* **Exercise**:
Copy the material below word for word, beginning with the line containing "What is the overall" and continuing through the end of the material, that line included.

** START Material supplied **

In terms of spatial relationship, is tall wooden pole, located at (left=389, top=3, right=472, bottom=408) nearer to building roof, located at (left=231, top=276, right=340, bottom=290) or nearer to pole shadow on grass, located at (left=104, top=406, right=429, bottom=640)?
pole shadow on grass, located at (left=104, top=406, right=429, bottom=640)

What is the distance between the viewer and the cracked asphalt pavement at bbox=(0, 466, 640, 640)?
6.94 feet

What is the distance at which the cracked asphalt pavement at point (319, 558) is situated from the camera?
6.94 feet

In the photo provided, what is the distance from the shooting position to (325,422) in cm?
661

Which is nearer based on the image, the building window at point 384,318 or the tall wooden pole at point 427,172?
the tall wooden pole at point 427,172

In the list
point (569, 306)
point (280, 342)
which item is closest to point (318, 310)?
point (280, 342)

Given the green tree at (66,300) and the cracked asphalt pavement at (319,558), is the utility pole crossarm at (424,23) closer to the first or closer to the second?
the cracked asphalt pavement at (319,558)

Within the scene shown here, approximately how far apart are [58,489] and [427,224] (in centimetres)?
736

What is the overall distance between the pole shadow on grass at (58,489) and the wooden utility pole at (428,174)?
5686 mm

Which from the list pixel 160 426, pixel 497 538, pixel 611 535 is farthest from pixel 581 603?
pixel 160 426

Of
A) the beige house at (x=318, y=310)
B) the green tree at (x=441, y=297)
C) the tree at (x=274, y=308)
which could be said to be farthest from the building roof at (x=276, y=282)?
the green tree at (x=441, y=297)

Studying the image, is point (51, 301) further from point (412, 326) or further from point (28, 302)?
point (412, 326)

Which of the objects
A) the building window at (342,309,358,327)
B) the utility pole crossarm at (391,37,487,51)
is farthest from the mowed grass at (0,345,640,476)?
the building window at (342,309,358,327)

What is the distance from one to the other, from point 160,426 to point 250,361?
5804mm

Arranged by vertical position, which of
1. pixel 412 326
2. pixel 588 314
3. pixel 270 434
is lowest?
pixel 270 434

** END Material supplied **

* **Reply**:
What is the overall distance between the pole shadow on grass at (58,489) and the wooden utility pole at (428,174)?
5686 mm

Which from the list pixel 160 426, pixel 497 538, pixel 611 535 is farthest from pixel 581 603?
pixel 160 426

Of
A) the beige house at (x=318, y=310)
B) the green tree at (x=441, y=297)
C) the tree at (x=274, y=308)
which could be said to be farthest from the building roof at (x=276, y=282)?
the green tree at (x=441, y=297)

Studying the image, is point (51, 301) further from point (412, 326) or further from point (28, 302)?
point (412, 326)

Which of the objects
A) the building window at (342,309,358,327)
B) the utility pole crossarm at (391,37,487,51)
is farthest from the mowed grass at (0,345,640,476)?
the building window at (342,309,358,327)

What is the distance from one to the other, from point 160,426 to point 250,361?
5804mm

Arranged by vertical position, which of
1. pixel 412 326
2. pixel 588 314
3. pixel 270 434
is lowest?
pixel 270 434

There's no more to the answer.